Saturday, April 16, 2011

Certified Copy. (2011) Abbas Kiarostami


Hauntingly beautiful with devastating dialogue, Kiarostami's first film shot far from his original home in Iran is so vibrant and full of life -- its foils, its struggles, its yearnings -- that it needs to be seen more than once to fully digest everything it launches at the viewer. It's THE ONE the film buff waits for as he wades through hundreds to finally arrive here. It's THE ONE film buffs will talk about years from now, and average moviegoers won't have seen.

It was seen by many at Cannes last year, and it was there that Juliette Binoche, amidst applause and mumbled groans at the predictability of it all, took home the Best Actress award for her role, the latest in an endless amount of roles the committed star was born to play. She carries the film like it will live or die on her shoulders, her every facial gesture as amazing as always, and though I've said it before I'll gladly say it again: she has taken her talents to an amazing new level. To see Binoche in practically any film is to see the Best of the Best, and as the years go on she ages perfectly with time. With time, she simply ascends.

IMDB reports that her character in the film is named Elle, but I don't know where they got that. It's not in the film I saw. For the purposes of Kiarostami's original idea for Certified Copy, I'll simply call her "She."

We find She with her skateboarder-looking teenager at a book signing in Tuscany. The esteemed author is British middle-aged James Miller (William Shimell, carried in the film by La Binoche) who has authored "Certified Copy," a book about artifice and art.
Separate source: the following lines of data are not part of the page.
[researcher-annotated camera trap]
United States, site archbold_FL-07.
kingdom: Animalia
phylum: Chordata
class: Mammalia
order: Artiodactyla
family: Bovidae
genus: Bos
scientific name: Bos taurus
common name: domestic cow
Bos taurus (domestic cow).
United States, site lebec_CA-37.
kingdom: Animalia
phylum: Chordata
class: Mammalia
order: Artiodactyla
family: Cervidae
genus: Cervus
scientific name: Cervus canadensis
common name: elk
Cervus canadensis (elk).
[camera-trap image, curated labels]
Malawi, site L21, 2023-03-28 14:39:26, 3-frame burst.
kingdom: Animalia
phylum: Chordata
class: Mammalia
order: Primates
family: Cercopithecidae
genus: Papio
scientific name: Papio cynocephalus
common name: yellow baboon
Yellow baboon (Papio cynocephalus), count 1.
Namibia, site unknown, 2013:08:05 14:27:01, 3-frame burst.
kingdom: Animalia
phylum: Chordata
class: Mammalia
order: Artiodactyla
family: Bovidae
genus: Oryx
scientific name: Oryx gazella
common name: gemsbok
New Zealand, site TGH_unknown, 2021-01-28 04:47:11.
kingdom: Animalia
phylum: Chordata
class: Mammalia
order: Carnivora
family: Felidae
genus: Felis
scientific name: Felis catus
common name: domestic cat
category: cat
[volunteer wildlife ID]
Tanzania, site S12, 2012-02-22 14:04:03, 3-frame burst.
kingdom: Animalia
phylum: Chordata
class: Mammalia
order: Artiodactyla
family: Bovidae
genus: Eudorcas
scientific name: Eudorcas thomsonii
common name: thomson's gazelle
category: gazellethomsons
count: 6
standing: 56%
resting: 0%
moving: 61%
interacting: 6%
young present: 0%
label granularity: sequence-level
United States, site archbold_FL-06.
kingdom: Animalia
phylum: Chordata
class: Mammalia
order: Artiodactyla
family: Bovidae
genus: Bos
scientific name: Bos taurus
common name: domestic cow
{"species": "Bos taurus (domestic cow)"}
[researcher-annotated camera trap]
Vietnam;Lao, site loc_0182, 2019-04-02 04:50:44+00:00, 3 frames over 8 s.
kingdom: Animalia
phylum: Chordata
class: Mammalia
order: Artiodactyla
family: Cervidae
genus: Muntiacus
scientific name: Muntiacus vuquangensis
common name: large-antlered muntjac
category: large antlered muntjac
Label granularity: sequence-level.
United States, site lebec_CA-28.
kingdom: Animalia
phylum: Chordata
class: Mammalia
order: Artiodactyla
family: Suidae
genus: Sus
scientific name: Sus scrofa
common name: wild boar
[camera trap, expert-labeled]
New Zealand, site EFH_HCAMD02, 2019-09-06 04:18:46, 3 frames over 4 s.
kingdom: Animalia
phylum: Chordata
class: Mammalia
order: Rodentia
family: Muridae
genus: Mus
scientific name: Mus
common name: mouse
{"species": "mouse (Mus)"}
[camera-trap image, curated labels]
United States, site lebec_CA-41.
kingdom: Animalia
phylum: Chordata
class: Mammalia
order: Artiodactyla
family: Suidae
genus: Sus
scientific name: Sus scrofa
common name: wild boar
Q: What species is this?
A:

As the two take a jaunt around the outskirts of Tuscany, the film begins to model the ideas of the book in its majestic cinematography, in the locations the two choose to visit, and in the dialogue and interaction between the characters themselves, whose relationship is completely transformed (think: the shifts in perspective of Persona, but replacing the lesbian tendencies with marriage struggles). She and James discuss life, art, artifice, outright fraud, aging, parenthood, problems and the frustrations they immediately have with one another. They discuss these things like they're going to fall in love or punch each other at any moment. It's as if they've known each other for years, caught up in romance and intolerance, and as such the film feels like a more original, more masterful Before Sunrise or a Tuscany-replacing-Tokyo Lost in Translation. The dialogue and chemistry between She and James is of the highest calibre you will find in a film. Binoche can give you eight emotions in eleven seconds, every single one of them tearing a hole in your heart.

Kiarostami is the master behind the lens, taking us into mirrors, windshields, alleyways and marriage ceremonies. He shifts the film's perspective as our persectives on the two leads shift. There's a playful sense that we're being tormented by an illusion, a reflection, or a glance in the mirror at ourselves. Every shot in the film is poetry, a walk through Tuscany aiding all the beauty found here.

As they continue their walk and as they talk they shed layers, most notably demonstrated in the removal of Binoche's bra in a church bathroom. I know that last thought looks a little weird when you read it -- it is as tasteful and perfect a metaphor as anything in Haneke's Code Unknown. (Which is yet another incredible film rendering the capabilities of Binoche's codes.) There's a shift in the way She begins looking at him, and a shift in the way we look at her. She is more than a walk around Tuscany. The role she's now taken is fully engaging.

The film ends with church bells ringing, an interesting choice for an Iranian filmmaker set free of the constraints of Iran. There's also a final choice that is perhaps left open to interpretation, but most will interpret as full tragedy. It is easily one of the most gripping finales you will see on a screen this year, and yet no words are spoken, a decision is made, and that's it. The bells ring out through the credits.

I've seen the ending twice, both times with small audiences, and I was amazed that no one could get up to leave the theater. They sat through the entire credits sequence, which is not in English, bells continuing to ring out, as if they'd just witnessed an honest, raw, devastating choice, like a couple's split that has left a child whiplashed, wounded by their delusions, their (in)sincerity about themselves, and the nature of greed and how it affects all parties in a Union.